Apple en pleine crise de maturité ?

Publié le par Duke

logo_apple2.jpg

La firme à la Pomme est-elle confrontée à une fin d'adolescence difficile ? Dans les couloirs des salons professionnels et chez ses partenaires détaillants, la sédition gronde. Le succès que rencontrent ses logiciels et matériels auprès du grand public transpire aussi côté entreprises et administrations. Le problème, c'est que si Apple sait vendre des produits, ces clients demandent quant à eux des offres d'intégration. Suffisantes, hautaines, faiblement collaboratives, les équipes d'Apple sont fortement décriées, du moins en France. Un réflexe gaulois ? Pas sûr. Pour contenter ces clients, la firme californienne doit accepter de mûrir socialement.

Des ventes qui se font toutes seules 

Valeur, intégration, personnes d'exception, innovation et facilité d'utilisation. Le moteur d'Apple est bien rodé : l'entreprise fait principalement confiance à ce qu'elle contrôle pour vendre ses produits. Son savoir-faire repose finalement sur sa maîtrise des ingrédients qui composent la recette de son succès : l'intégration de hautes technologies et le marketing des produits. De l'approvisionnement à la préparation, de l'emballage à la présentation puis à la vente, du dernier produit aux discours commerciaux, des règles d'exposition au design des magasins, tout est calibré, normé, standardisé, formaté. L'expérience client doit précéder l'expérience utilisateur.

Ce fonctionnement est d'ailleurs résumé par le refrain de Steve Jobs lors de ses Keynote : "
It's the best product ever" ("c'est le meilleur produit jamais fait"). Tout est dit : grâce à la belle histoire qui accompagne ledit produit, celui-ci se vendra tout seul.
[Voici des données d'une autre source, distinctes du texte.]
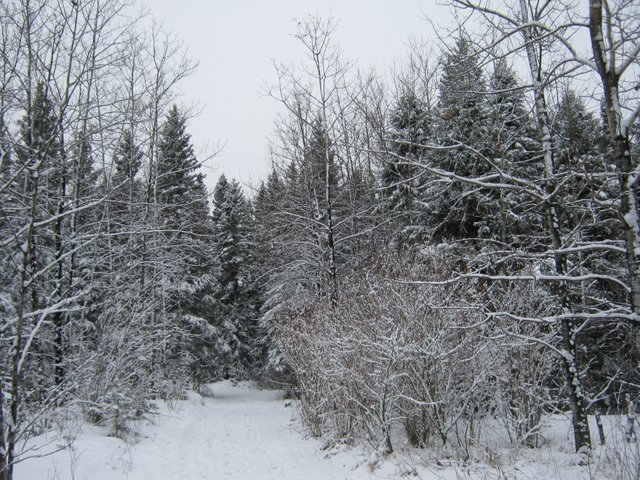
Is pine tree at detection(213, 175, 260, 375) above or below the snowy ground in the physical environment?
above

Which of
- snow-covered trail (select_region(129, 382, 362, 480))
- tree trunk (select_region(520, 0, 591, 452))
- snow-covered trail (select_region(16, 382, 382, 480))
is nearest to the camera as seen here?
tree trunk (select_region(520, 0, 591, 452))

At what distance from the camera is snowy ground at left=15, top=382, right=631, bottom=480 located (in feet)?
17.0

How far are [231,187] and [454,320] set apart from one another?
20.9 m

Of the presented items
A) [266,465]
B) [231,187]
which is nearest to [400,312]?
[266,465]

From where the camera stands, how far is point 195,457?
779 centimetres

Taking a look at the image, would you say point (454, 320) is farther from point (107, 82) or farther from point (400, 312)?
point (107, 82)

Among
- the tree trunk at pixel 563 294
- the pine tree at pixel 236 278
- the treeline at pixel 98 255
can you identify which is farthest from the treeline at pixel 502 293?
the pine tree at pixel 236 278

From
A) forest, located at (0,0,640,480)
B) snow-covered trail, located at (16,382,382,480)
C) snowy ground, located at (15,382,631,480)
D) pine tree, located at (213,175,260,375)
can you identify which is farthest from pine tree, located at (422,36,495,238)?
pine tree, located at (213,175,260,375)

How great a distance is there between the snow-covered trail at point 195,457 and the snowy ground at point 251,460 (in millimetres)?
14

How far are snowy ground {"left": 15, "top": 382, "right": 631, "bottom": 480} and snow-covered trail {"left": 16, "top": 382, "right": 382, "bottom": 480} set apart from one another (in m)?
0.01

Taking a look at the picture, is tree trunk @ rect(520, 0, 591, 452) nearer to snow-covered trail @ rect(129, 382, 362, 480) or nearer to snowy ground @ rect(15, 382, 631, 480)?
snowy ground @ rect(15, 382, 631, 480)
Et ça marche : pour les vendeurs et les revendeurs, ce script et ce processus facilitent les ventes en magasin. Cette attitude se comprend quand on vend des produits et une image. Mais elle est difficile à soutenir quand il s'agit de proposer des solutions et de l'intégration.
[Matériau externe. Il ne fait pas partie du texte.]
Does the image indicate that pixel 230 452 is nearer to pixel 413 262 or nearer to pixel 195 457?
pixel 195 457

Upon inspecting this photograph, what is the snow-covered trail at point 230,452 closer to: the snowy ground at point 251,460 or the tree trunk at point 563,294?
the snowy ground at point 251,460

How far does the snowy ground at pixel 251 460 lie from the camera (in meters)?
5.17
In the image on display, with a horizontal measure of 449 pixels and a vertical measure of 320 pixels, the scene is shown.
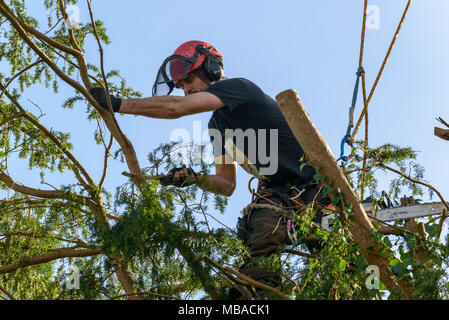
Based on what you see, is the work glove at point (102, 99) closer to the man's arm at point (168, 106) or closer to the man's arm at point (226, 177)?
the man's arm at point (168, 106)

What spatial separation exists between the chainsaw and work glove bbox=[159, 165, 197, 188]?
87cm

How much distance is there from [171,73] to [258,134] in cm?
90

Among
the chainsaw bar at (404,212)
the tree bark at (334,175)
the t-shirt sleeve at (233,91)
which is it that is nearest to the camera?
the tree bark at (334,175)

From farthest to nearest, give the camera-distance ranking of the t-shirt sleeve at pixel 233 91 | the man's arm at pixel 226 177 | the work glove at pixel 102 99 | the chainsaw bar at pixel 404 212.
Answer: the man's arm at pixel 226 177, the t-shirt sleeve at pixel 233 91, the chainsaw bar at pixel 404 212, the work glove at pixel 102 99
C'est bien le problème auquel la firme américaine et ses équipes locales sont aujourd'hui confrontées. Jusqu'à présent, l'entreprise jouait sur son côté "fun, music and (i)life". Mais sa croissance rapide, son nouveau magnétisme, et le fait qu'elle vienne écraser les orteils de concurrents sérieux sur les marchés de la distribution de contenus, de la téléphonie ou encore de l'électronique grand public, la font entrer peu à peu dans la cour des grands. Et là, le fun, la musique, et les contenus numériques ne suffisent pas pour séduire. Surtout quand ce sont les entreprises ou les institutions qui viennent vous chercher.